> [Work to be completed]: Set down exactly, and only, the lines from the one with "What distance from the image-taking" to the final line of the entries, both included.

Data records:

[START]

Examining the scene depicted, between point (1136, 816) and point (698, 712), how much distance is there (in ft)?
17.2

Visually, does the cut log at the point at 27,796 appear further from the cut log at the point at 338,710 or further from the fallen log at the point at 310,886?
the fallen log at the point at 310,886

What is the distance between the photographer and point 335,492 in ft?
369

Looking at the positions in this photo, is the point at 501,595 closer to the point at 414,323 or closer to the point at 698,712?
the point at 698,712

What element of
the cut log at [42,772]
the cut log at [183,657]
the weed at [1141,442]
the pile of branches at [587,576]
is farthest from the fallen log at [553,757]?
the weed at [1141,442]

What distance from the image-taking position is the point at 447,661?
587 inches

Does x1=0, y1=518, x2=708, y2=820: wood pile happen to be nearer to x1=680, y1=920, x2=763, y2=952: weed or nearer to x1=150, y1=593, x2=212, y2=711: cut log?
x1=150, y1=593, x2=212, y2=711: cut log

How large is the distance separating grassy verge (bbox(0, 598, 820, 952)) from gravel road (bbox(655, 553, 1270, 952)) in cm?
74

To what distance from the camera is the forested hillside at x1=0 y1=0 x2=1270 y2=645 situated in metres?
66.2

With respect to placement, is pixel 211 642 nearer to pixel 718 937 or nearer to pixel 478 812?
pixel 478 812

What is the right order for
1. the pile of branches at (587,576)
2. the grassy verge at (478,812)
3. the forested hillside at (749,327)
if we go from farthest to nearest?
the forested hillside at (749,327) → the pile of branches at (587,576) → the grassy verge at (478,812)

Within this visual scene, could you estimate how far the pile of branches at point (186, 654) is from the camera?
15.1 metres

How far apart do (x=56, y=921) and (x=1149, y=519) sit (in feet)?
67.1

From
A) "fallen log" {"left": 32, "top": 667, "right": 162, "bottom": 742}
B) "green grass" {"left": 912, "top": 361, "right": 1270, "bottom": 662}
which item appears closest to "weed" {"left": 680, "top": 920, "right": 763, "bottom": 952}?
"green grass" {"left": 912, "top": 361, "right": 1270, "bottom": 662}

[END]

> [Right answer]:
What distance from the image-taking position is the point at 447,661?
587 inches

Does x1=0, y1=518, x2=708, y2=820: wood pile happen to be nearer to x1=680, y1=920, x2=763, y2=952: weed or nearer to x1=150, y1=593, x2=212, y2=711: cut log?
x1=150, y1=593, x2=212, y2=711: cut log

How large is the distance separating grassy verge (bbox(0, 598, 820, 952)) from gravel road (bbox(655, 553, 1270, 952)) in cm?
74

To what distance from the camera is the forested hillside at x1=0 y1=0 x2=1270 y2=645 situated in metres?
66.2

With respect to placement, is pixel 211 642 nearer to pixel 718 937 or nearer to pixel 478 812?
pixel 478 812

What is the right order for
1. the pile of branches at (587,576)
2. the grassy verge at (478,812)
3. the forested hillside at (749,327)
if we go from farthest to nearest?
the forested hillside at (749,327) → the pile of branches at (587,576) → the grassy verge at (478,812)

Within this visual scene, could you estimate how far the pile of branches at point (186, 654) is from the camera?
15.1 metres

How far apart do (x=56, y=921) and (x=1149, y=519) sit (in feet)?
67.1

From
A) "fallen log" {"left": 32, "top": 667, "right": 162, "bottom": 742}
B) "green grass" {"left": 912, "top": 361, "right": 1270, "bottom": 662}
which item appears closest to "weed" {"left": 680, "top": 920, "right": 763, "bottom": 952}?
"green grass" {"left": 912, "top": 361, "right": 1270, "bottom": 662}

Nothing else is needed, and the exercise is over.